Opdrachten>
a – Wie geeft volgens de tekst over de stemworkshop de workshop ‘Het wonder van de stem’?
b – Pak de tekst over de stemworkshop alsjeblieft op na de laatste zin en schrijf hem verder.

Binnenkort ga ik naar de workshop ‘Het wonder van de stem’ van Arnold Sandhaus. Het vinden van je eigen stem kan lang duren. Het is een van de thema’s van mijn eerste boek. Het wonder van de stem. Dat wil ik ervaren. Dus geef ik me op. Tot mijn schrik komt er meteen een opdracht binnen. Of we een tekst naar keuze uit ons hoofd willen leren om de workshop mee te beginnen. In de loop van de workshop gaan we……..
dat dringt niet meer door.
Hoe kom ik aan een gedicht. Ik lees nooit gedichten. Of eigenlijk elke dag, sinds kort, van Ton de Gruijter en Bert Deben, twee dichters met wie ik bevriend ben geraakt dankzij facebook, twee dichters die ik kan volgen. Kies ik de een, moet ik de ander overslaan. Dat kan ik niet over mijn hart verkrijgen.

Aangeleverde rijen>

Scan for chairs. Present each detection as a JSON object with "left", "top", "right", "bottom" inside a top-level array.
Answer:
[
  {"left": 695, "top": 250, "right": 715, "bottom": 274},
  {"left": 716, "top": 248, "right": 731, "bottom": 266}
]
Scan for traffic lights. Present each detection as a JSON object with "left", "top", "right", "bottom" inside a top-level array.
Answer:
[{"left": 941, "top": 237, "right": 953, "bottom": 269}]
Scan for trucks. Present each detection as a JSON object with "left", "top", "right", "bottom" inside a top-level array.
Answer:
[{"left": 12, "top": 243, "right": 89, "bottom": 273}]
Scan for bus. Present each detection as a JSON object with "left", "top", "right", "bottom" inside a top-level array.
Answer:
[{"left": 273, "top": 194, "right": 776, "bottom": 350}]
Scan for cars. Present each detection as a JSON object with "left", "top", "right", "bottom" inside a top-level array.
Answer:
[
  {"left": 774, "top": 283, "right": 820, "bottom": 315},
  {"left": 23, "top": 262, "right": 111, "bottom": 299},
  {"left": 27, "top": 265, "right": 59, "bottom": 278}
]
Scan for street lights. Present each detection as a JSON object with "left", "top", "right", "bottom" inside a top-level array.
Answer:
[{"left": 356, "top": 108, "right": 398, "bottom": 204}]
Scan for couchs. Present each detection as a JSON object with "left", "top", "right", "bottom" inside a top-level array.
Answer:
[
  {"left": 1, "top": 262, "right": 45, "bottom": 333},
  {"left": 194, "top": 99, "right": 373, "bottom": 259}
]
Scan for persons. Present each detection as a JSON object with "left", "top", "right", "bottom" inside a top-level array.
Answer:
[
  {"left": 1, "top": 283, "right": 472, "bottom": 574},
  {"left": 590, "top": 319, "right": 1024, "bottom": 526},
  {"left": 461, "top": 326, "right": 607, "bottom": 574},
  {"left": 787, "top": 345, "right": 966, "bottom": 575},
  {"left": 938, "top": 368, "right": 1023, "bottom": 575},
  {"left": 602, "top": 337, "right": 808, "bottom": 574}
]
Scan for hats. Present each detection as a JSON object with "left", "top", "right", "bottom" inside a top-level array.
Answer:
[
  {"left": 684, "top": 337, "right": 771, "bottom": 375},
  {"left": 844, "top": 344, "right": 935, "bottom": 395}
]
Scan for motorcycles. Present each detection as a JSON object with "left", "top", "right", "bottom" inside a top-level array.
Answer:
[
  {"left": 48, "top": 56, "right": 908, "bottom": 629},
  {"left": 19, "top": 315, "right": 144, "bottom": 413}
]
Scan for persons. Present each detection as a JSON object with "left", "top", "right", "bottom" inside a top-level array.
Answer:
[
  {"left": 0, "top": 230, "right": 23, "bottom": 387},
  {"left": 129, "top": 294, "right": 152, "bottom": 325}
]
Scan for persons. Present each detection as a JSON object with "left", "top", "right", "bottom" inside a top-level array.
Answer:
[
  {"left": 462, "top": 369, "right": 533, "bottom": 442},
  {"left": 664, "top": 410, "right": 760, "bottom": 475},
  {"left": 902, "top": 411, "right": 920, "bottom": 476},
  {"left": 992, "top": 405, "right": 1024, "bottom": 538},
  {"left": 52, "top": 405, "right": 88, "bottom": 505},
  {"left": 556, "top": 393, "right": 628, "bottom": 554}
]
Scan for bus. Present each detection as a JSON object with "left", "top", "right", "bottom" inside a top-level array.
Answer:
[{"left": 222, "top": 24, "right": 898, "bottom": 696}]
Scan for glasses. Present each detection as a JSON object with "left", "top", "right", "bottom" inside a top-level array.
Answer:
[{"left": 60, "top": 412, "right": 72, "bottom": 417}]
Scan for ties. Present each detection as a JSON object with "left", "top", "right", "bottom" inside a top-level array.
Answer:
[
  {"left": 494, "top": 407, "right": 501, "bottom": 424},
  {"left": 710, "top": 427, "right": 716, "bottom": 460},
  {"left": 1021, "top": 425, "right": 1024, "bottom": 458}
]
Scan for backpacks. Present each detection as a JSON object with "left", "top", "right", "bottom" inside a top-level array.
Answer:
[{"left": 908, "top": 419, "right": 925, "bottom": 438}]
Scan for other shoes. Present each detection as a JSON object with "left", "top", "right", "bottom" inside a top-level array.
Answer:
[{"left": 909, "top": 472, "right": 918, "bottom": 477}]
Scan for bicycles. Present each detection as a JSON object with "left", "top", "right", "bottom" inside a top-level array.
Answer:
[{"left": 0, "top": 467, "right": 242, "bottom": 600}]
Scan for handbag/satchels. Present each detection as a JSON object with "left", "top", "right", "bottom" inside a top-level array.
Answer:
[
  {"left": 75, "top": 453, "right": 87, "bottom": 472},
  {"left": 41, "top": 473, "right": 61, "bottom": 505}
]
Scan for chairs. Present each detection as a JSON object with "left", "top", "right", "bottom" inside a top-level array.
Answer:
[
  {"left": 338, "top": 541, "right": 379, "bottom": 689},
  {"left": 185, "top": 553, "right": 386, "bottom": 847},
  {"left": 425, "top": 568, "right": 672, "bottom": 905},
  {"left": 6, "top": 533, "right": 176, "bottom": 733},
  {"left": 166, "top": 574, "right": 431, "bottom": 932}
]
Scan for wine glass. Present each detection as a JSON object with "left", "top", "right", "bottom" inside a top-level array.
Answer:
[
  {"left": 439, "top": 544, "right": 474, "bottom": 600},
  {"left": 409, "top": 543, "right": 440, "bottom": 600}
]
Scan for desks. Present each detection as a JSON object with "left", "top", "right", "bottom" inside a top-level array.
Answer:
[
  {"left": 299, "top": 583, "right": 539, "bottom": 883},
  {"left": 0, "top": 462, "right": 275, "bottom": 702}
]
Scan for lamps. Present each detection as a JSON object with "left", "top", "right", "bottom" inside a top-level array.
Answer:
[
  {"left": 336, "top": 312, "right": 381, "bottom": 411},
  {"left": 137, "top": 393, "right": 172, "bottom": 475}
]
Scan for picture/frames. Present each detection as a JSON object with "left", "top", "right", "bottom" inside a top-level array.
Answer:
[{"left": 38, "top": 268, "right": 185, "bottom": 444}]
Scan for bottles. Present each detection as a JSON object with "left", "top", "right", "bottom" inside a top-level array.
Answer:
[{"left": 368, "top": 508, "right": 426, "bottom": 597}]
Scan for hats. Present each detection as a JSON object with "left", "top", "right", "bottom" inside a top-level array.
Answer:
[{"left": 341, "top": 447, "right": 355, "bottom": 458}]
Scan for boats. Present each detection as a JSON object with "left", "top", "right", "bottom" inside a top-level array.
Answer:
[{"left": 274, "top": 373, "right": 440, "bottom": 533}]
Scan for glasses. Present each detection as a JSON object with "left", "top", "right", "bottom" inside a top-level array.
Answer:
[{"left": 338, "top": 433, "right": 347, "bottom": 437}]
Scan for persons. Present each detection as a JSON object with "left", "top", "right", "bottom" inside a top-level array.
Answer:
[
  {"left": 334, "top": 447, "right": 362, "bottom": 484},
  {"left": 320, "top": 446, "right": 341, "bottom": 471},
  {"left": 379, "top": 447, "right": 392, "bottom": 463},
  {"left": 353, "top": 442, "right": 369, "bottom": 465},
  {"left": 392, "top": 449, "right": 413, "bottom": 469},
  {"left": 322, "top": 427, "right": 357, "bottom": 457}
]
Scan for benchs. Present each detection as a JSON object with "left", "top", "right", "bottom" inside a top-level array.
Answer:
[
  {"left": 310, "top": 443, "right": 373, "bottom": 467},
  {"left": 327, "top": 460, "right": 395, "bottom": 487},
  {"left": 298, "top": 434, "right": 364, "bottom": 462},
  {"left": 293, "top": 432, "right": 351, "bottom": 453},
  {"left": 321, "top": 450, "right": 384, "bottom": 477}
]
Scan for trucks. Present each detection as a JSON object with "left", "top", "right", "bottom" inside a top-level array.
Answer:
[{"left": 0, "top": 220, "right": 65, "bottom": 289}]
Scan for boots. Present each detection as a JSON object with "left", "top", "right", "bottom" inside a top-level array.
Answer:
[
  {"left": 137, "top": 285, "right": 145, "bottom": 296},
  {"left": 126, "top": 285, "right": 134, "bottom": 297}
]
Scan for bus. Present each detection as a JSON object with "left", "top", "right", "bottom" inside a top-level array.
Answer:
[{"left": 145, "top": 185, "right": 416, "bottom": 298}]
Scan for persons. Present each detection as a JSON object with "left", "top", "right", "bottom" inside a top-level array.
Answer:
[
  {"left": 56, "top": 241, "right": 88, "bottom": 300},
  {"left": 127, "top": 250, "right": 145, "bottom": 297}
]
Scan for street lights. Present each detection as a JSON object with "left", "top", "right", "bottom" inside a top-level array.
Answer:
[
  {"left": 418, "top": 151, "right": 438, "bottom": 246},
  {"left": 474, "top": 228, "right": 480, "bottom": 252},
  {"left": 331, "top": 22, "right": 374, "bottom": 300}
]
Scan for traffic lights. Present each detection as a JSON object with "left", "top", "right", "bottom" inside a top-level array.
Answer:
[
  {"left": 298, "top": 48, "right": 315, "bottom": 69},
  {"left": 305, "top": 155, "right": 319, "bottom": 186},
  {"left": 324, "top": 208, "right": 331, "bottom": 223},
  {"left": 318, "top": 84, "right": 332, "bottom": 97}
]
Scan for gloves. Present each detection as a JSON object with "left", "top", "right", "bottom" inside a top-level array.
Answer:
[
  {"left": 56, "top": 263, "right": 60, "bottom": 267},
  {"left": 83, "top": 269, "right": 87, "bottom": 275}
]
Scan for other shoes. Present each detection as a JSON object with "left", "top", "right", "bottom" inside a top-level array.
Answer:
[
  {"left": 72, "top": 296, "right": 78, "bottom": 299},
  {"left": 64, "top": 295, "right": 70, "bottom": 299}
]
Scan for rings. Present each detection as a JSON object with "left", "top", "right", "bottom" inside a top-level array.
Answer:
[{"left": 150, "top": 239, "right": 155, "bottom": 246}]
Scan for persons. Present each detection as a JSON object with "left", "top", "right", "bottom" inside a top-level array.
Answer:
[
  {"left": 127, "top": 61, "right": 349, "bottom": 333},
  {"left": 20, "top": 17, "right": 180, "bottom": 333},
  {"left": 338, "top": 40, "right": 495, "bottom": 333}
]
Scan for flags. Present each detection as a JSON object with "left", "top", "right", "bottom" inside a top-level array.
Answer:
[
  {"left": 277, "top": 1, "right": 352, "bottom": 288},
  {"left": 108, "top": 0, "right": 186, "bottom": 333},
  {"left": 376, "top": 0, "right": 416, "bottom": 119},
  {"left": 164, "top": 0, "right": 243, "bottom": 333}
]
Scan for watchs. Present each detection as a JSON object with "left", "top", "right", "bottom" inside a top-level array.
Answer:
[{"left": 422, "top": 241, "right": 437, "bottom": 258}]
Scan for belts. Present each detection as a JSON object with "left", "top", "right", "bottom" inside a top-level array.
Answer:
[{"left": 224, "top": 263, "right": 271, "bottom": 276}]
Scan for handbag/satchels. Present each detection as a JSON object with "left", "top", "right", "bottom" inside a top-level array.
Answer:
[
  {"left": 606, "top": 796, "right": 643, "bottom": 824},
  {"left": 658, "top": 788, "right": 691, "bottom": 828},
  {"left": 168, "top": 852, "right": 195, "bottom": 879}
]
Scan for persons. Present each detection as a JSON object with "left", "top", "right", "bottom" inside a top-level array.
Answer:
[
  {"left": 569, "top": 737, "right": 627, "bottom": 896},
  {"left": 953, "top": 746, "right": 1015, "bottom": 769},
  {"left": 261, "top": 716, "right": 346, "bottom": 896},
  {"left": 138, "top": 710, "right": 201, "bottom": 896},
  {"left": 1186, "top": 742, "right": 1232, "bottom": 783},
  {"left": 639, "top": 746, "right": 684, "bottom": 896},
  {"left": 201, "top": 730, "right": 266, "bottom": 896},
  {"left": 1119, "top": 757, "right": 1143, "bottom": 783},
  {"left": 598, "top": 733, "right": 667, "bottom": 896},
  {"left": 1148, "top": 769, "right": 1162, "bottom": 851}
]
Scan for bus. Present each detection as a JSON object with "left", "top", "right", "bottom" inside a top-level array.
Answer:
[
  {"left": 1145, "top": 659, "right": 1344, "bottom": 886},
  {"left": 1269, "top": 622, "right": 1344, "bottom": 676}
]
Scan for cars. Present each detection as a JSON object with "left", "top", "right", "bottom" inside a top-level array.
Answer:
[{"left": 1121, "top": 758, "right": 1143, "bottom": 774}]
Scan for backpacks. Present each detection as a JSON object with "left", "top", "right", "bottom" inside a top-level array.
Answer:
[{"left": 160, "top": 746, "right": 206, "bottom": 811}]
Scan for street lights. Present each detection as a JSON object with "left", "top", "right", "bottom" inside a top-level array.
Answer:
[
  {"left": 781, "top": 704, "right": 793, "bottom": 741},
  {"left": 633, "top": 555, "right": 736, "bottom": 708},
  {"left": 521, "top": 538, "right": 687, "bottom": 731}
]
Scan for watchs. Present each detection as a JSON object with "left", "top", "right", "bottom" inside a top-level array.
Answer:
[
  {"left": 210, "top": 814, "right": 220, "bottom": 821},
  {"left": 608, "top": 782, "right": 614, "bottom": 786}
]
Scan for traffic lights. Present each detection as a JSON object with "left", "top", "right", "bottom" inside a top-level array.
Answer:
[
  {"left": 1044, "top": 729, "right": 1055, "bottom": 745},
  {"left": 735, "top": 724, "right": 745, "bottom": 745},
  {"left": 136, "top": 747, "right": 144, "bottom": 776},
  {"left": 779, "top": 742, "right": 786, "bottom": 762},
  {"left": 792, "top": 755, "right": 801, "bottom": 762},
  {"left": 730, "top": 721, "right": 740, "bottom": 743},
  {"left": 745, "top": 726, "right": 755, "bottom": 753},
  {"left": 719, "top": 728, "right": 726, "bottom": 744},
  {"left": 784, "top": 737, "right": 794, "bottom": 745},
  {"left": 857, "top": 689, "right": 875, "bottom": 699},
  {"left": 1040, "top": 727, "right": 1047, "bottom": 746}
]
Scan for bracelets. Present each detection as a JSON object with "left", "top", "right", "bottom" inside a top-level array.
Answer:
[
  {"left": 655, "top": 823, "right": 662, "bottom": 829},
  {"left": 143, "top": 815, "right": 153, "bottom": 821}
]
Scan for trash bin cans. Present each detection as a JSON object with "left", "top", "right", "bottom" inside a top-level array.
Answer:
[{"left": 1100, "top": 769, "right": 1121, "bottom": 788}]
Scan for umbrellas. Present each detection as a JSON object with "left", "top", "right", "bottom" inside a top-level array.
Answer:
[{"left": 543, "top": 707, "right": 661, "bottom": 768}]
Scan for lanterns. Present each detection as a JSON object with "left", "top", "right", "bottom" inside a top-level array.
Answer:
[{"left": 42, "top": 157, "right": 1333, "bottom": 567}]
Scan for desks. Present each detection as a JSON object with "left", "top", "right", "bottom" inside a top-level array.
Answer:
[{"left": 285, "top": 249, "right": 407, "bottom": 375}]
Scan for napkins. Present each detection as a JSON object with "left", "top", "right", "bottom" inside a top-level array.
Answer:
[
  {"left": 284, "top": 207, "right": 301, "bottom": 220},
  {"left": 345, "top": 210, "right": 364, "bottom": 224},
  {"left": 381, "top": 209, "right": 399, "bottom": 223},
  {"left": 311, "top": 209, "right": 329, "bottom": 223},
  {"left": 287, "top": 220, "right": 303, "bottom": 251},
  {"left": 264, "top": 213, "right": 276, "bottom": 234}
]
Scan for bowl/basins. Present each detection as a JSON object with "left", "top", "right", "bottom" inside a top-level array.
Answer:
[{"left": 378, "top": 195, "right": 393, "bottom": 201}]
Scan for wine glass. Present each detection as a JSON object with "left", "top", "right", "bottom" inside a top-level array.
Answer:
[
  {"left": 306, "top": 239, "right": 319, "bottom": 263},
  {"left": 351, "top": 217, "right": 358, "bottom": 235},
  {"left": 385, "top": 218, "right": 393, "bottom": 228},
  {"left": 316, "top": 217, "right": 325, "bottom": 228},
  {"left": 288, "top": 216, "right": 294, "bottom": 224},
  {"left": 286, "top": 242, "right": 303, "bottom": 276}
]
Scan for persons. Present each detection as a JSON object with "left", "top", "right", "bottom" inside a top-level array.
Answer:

Resultaten per opdracht>
a – Arnold Sandhaus.

b –
Van Arnold mag het ook een sprookje zijn. Ik heb honderden sprookjes en avonturen verteld aan mijn klas, altijd uit het hoofd. De kinderen hingen aan mijn lippen en als het voor een zaal met ouders was, hingen die er ook nog aan. Ik zag het verhaal voor me en dat vertelde ik van beeld tot beeld, van de ene emotie naar de volgende. Mijn klas huilde toen Kain Abel doodstak, want ik zag het voor me en dat was meer en erger en bloederiger en zieliger dan wat de bijbel ervan meldt.
Dit is niet wat Arnold vraagt. Hij vraagt of we een tekst uit het hoofd willen leren. Dat betekent letterlijk. Woord voor woord. Weg met de eigen fantasie, frustratie, emotie, interpretatie. Niet out of the box, maar erin.
Dat vraagt hij niet zomaar. Daar heeft hij een bedoeling mee. Een bedoeling die mij duister is. De enige manier om erachter te komen is het aan te gaan. Anders kan ik net zo goed niet deelnemen aan deze workshop. Mijn eigenwijzigheid leef ik altijd al uit, met mijzelf als resultaat. Daar kan verandering in aangebracht worden. Aldus spreek ik mezelf moed in. En zo is de workshop begonnen voor hij begint. Knap staaltje van Arnold.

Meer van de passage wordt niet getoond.